Three new mononuclear mixed ligand copper(II) and zinc(II) complexes were synthesized having general formulae [Cu (L1) (L2)2] (1), [Cu2 (L3) (L2)2] (2), [Zn (L3)2 (L2)] (3), where L1 = 3, 4-dichloro phenylacetate, L2 = 1, 10-phenathroline and L3 = 2-bromophenylacetate. All the complexes were structurally characterized by FT-IR and single crystal X-ray diffraction analysis. Compound 1 is penta-coordinated where Cu(II) ion is surrounded by 3, 4-dichlorophenyacetate and two 1,10-phenanthroline moities. Compound 2 has hexa-coordinated Cu(II) surrounded by two 1,10-phenanthroline moieties and a 2-bromophenylacetate.

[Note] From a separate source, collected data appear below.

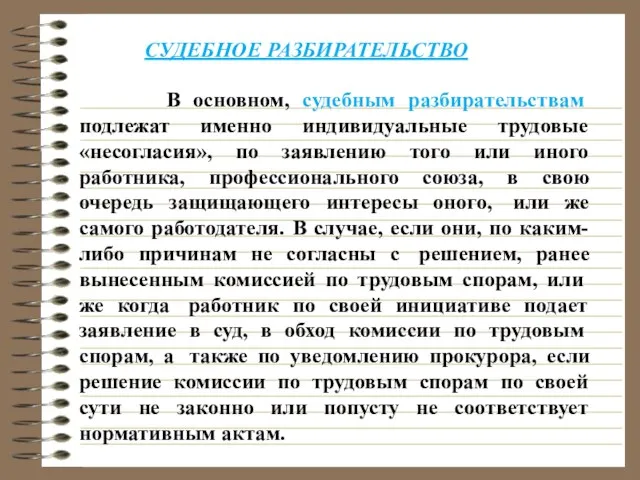 СУДЕБНОЕ РАЗБИРАТЕЛЬСТВО

В основном, судебным разбирательствам подлежат именно индивидуальные трудовые «несогласия», по заявлению того или иного работника, профессионального союза, в свою очередь защищающего интересы оного, или же самого работодателя. В случае, если они, по каким-либо причинам не согласны с решением, ранее вынесенным комиссией по трудовым спорам, или же когда работник по своей инициативе подает заявление в суд, в обход комиссии по трудовым спорам, а также по уведомлению прокурора, если решение комиссии по трудовым спорам по своей сути не законно или попусту не соответствует нормативным актам.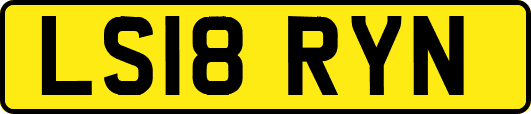 LS18 RYN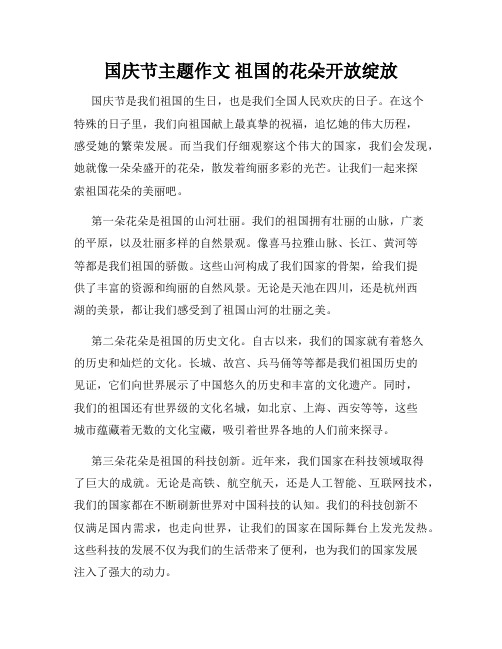 国庆节主题作文 祖国的花朵开放绽放

国庆节是我们祖国的生日，也是我们全国人民欢庆的日子。在这个特殊的日子里，我们向祖国献上最真挚的祝福，追忆她的伟大历程，感受她的繁荣发展。而当我们仔细观察这个伟大的国家，我们会发现，她就像一朵朵盛开的花朵，散发着绚丽多彩的光芒。让我们一起来探索祖国花朵的美丽吧。

第一朵花朵是祖国的山河壮丽。我们的祖国拥有壮丽的山脉，广袤的平原，以及壮丽多样的自然景观。像喜马拉雅山脉、长江、黄河等等都是我们祖国的骄傲。这些山河构成了我们国家的骨架，给我们提供了丰富的资源和绚丽的自然风景。无论是天池在四川，还是杭州西湖的美景，都让我们感受到了祖国山河的壮丽之美。

第二朵花朵是祖国的历史文化。自古以来，我们的国家就有着悠久的历史和灿烂的文化。长城、故宫、兵马俑等等都是我们祖国历史的见证，它们向世界展示了中国悠久的历史和丰富的文化遗产。同时，我们的祖国还有世界级的文化名城，如北京、上海、西安等等，这些城市蕴藏着无数的文化宝藏，吸引着世界各地的人们前来探寻。

第三朵花朵是祖国的科技创新。近年来，我们国家在科技领域取得了巨大的成就。无论是高铁、航空航天，还是人工智能、互联网技术，我们的国家都在不断刷新世界对中国科技的认知。我们的科技创新不仅满足国内需求，也走向世界，让我们的国家在国际舞台上发光发热。这些科技的发展不仅为我们的生活带来了便利，也为我们的国家发展注入了强大的动力。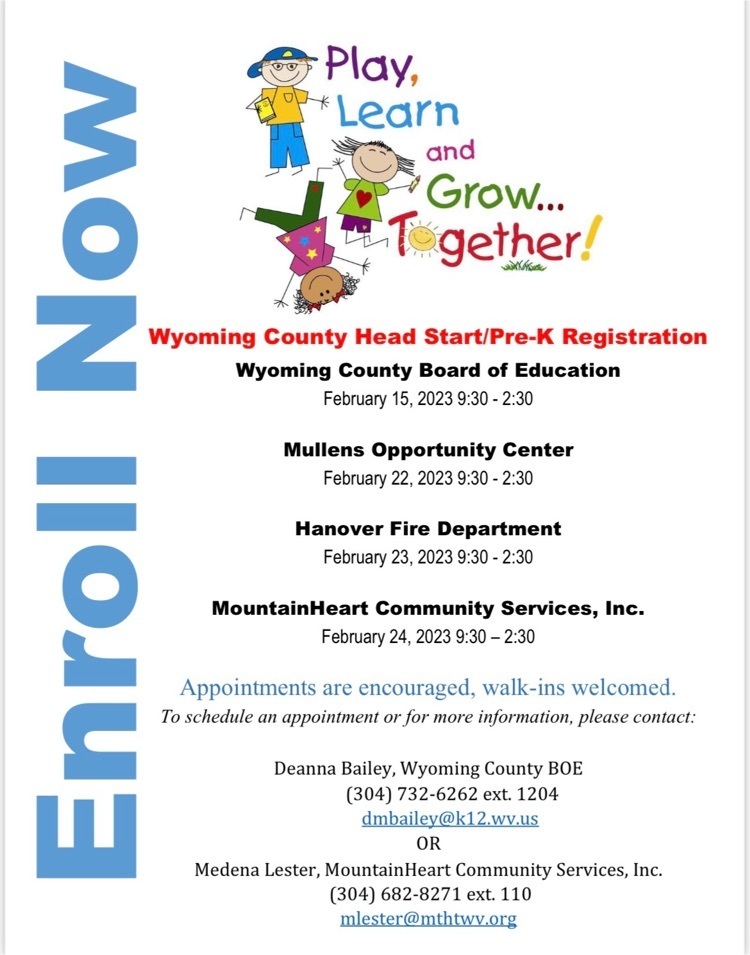 Enroll Now

Play, Learn and Grow... Together!

Wyoming County Head Start/Pre-K Registration

Wyoming County Board of Education
February 15, 2023 9:30 - 2:30

Mullens Opportunity Center
February 22, 2023 9:30 - 2:30

Hanover Fire Department
February 23, 2023 9:30 - 2:30

MountainHeart Community Services, Inc.
February 24, 2023 9:30 – 2:30

Appointments are encouraged, walk-ins welcomed.
To schedule an appointment or for more information, please contact:

Deanna Bailey, Wyoming County BOE
(304) 732-6262 ext. 1204
dmbailey@k12.wv.us
OR
Medena Lester, MountainHeart Community Services, Inc.
(304) 682-8271 ext. 110
mlester@mthtwv.org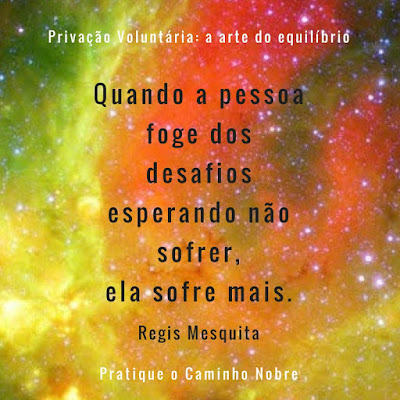 Privação Voluntária: a arte do equilíbrio

Quando a pessoa foge dos desafios esperando não sofrer, ela sofre mais.

Regis Mesquita

Pratique o Caminho Nobre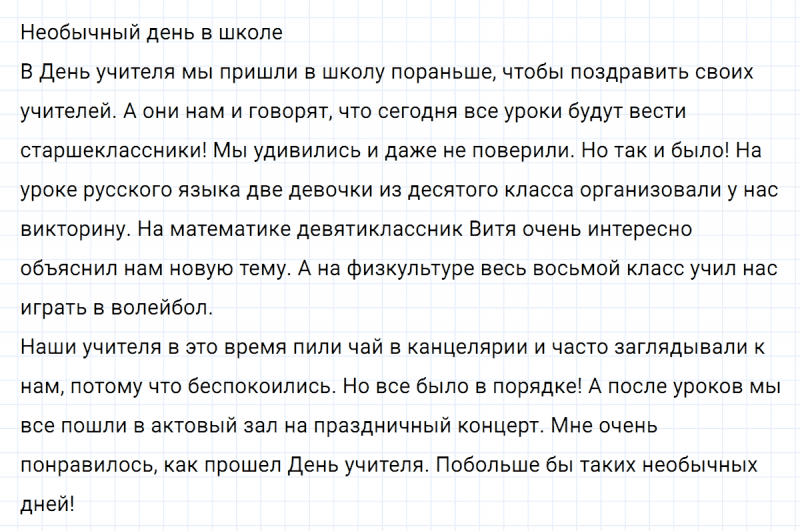 Необычный день в школе

В День учителя мы пришли в школу пораньше, чтобы поздравить своих учителей. А они нам и говорят, что сегодня все уроки будут вести старшеклассники! Мы удивились и даже не поверили. Но так и было! На уроке русского языка две девочки из десятого класса организовали у нас викторину. На математике девятиклассник Витя очень интересно объяснил нам новую тему. А на физкультуре весь восьмой класс учил нас играть в волейбол.

Наши учителя в это время пили чай в канцелярии и часто заглядывали к нам, потому что беспокоились. Но все было в порядке! А после уроков мы все пошли в актовый зал на праздничный концерт. Мне очень понравилось, как прошел День учителя. Побольше бы таких необычных дней!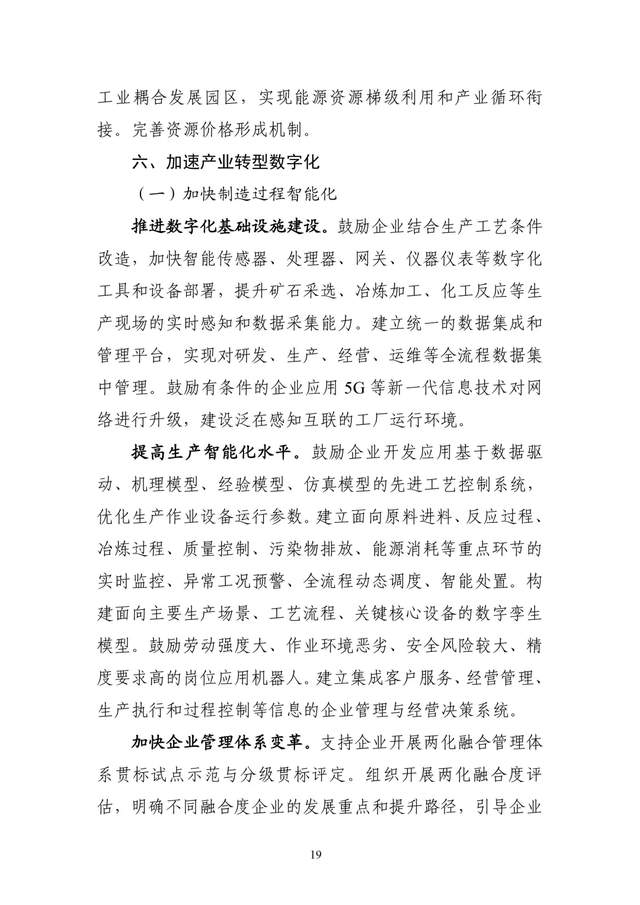 工业耦合发展园区，实现能源资源梯级利用和产业循环衔接。完善资源价格形成机制。

六、加速产业转型数字化

（一）加快制造过程智能化

推进数字化基础设施建设。鼓励企业结合生产工艺条件改造，加快智能传感器、处理器、网关、仪器仪表等数字化工具和设备部署，提升矿石采选、冶炼加工、化工反应等生产现场的实时感知和数据采集能力。建立统一的数据集成和管理平台，实现对研发、生产、经营、运维等全流程数据集中管理。鼓励有条件的企业应用 5G 等新一代信息技术对网络进行升级，建设泛在感知互联的工厂运行环境。

提高生产智能化水平。鼓励企业开发应用基于数据驱动、机理模型、经验模型、仿真模型的先进工艺控制系统，优化生产作业设备运行参数。建立面向原料进料、反应过程、冶炼过程、质量控制、污染物排放、能源消耗等重点环节的实时监控、异常工况预警、全流程动态调度、智能处置。构建面向主要生产场景、工艺流程、关键核心设备的数字孪生模型。鼓励劳动强度大、作业环境恶劣、安全风险较大、精度要求高的岗位应用机器人。建立集成客户服务、经营管理、生产执行和过程控制等信息的企业管理与经营决策系统。

加快企业管理体系变革。支持企业开展两化融合管理体系贯标试点示范与分级贯标评定。组织开展两化融合度评估，明确不同融合度企业的发展重点和提升路径，引导企业

19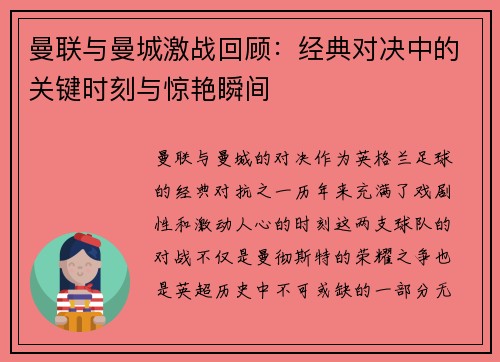 曼联与曼城激战回顾：经典对决中的关键时刻与惊艳瞬间

曼联与曼城的对决作为英格兰足球的经典对抗之一历年来充满了戏剧性和激动人心的时刻这两支球队的对战不仅是曼彻斯特的荣耀之争也是英超历史中不可或缺的一部分无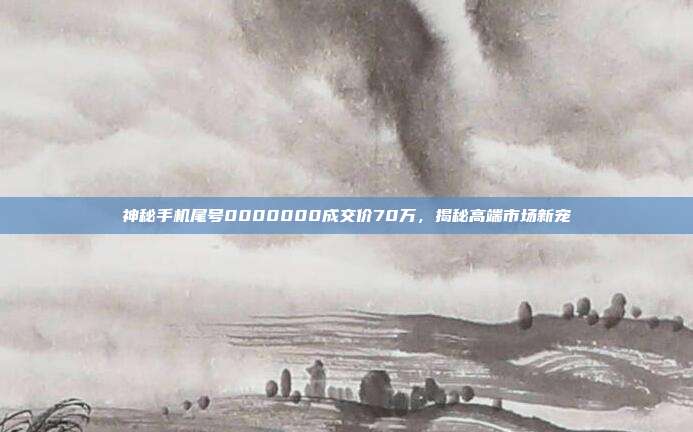 神秘手机尾号0000000成交价70万，揭秘高端市场新宠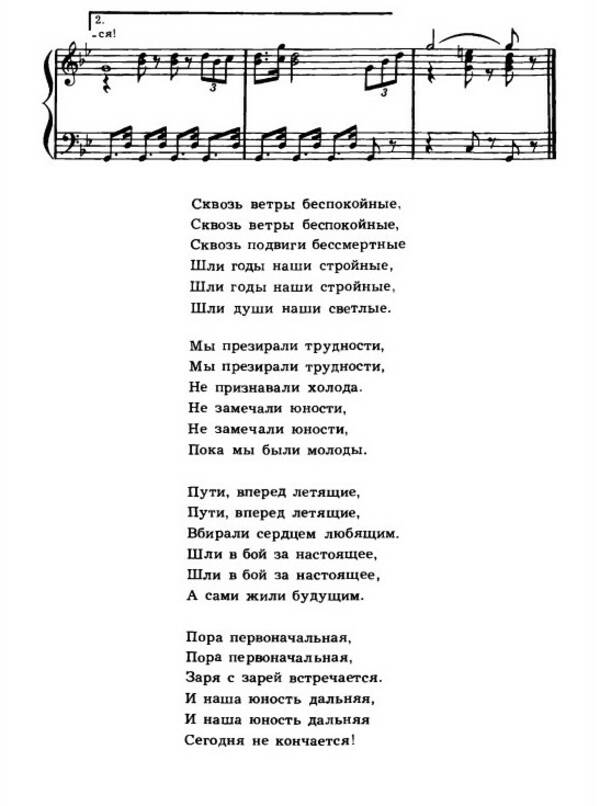 2.
-ся!

3

3

Сквозь ветры беспокойные,
Сквозь ветры беспокойные,
Сквозь подвиги бессмертные
Шли годы наши стройные,
Шли годы наши стройные,
Шли души наши светлые.

Мы презирали трудности,
Мы презирали трудности,
Не признавали холода.
Не замечали юности,
Не замечали юности,
Пока мы были молоды.

Пути, вперед летящие,
Пути, вперед летящие,
Вбирали сердцем любящим.
Шли в бой за настоящее,
Шли в бой за настоящее,
А сами жили будущим.

Пора первоначальная,
Пора первоначальная,
Заря с зарей встречается.
И наша юность дальняя,
И наша юность дальняя
Сегодня не кончается!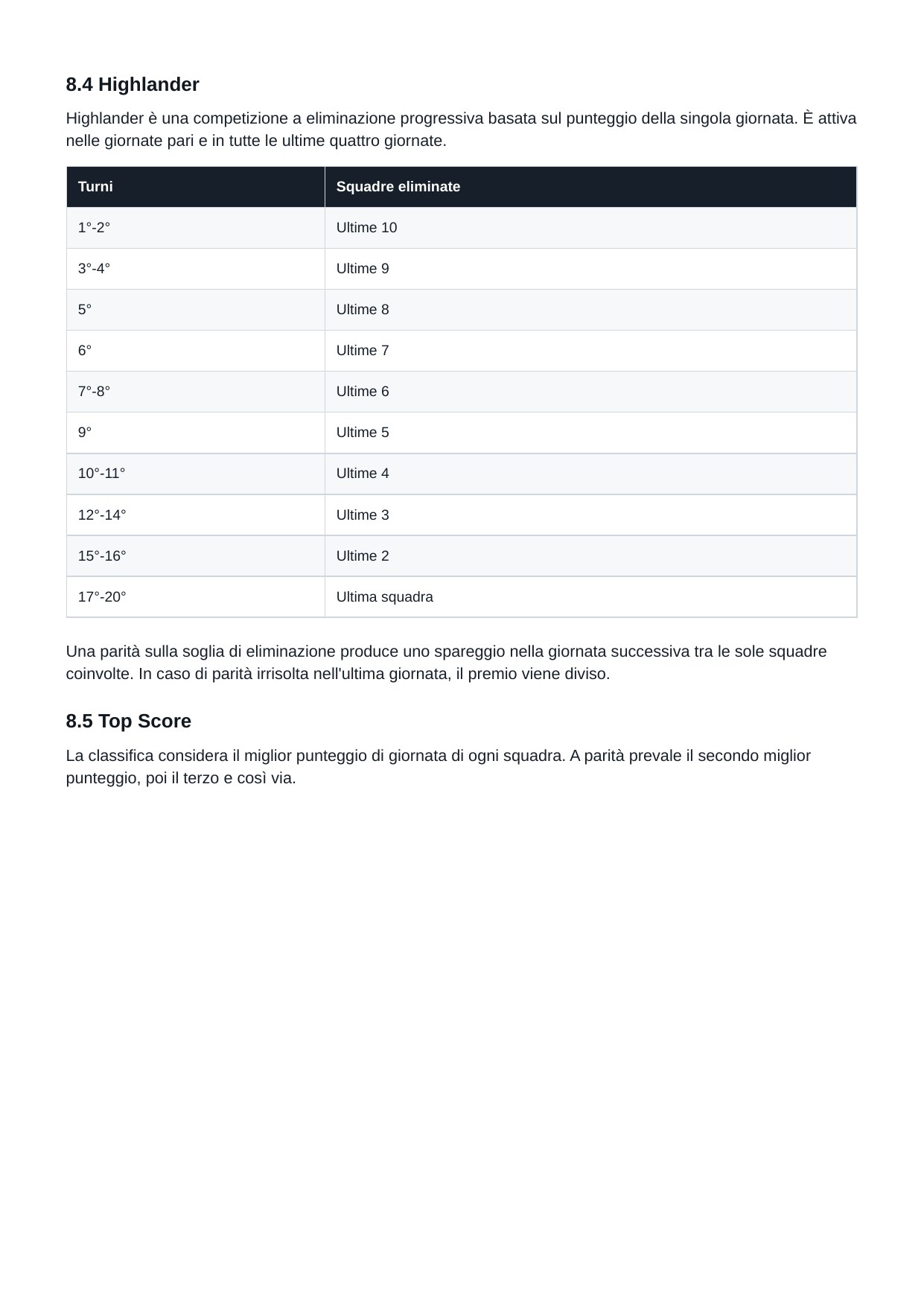 8.4 Highlander

Highlander è una competizione a eliminazione progressiva basata sul punteggio della singola giornata. È attiva nelle giornate pari e in tutte le ultime quattro giornate.

| Turni | Squadre eliminate |
|---|---|
| 1°-2° | Ultime 10 |
| 3°-4° | Ultime 9 |
| 5° | Ultime 8 |
| 6° | Ultime 7 |
| 7°-8° | Ultime 6 |
| 9° | Ultime 5 |
| 10°-11° | Ultime 4 |
| 12°-14° | Ultime 3 |
| 15°-16° | Ultime 2 |
| 17°-20° | Ultima squadra |

Una parità sulla soglia di eliminazione produce uno spareggio nella giornata successiva tra le sole squadre coinvolte. In caso di parità irrisolta nell'ultima giornata, il premio viene diviso.

8.5 Top Score

La classifica considera il miglior punteggio di giornata di ogni squadra. A parità prevale il secondo miglior punteggio, poi il terzo e così via.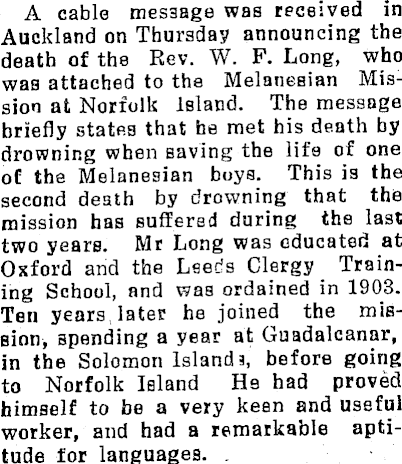 A cable message was received in Auckland on Thursday announcing the death of the Rev. W. F. Long, who was attached to the Melanesian Mission at Norfolk Island. The message briefly states that he met his death by drowning when saving the life of one of the Melanesian boys. This is the second death by drowning that the mission has suffered during the last two years. Mr Long was educated at Oxford and the Leeds Clergy Training School, and was ordained in 1903. Ten years later he joined the mission, spending a year at Guadalcanar, in the Solomon Islands, before going to Norfolk Island He had proved himself to be a very keen and useful worker, and had a remarkable aptitude for languages.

Compound 3 is hexa-coordinated Zn(II) complex surrounded by 1,10-phenanthroline and two 2-bromophenylacetate moities. DNA binding mechanism of all complexes was examined by molecular docking studies. Based on molecular bonding results the binding energies for complexes 1–3 were found to be −5.86 kcal/mol, −5.81 kcal/mol and −5.85 kcal/mol, respectively. These stable complexes indicated spontaneous interaction ability with DNA which may have further biological potential. This has been supported by the in-vitro DNA-binding activity of the complexes as well using spectrophotometry. All the complexes were subjected for their anti-diabetic potential. All the complexes exhibited potent inhibitory capability against the α-glucosidase with IC50 values in the range of 2.63–6.19 µM compared with the available marketed drug acarbose (IC50 = 873.34 ± 1.67 µM).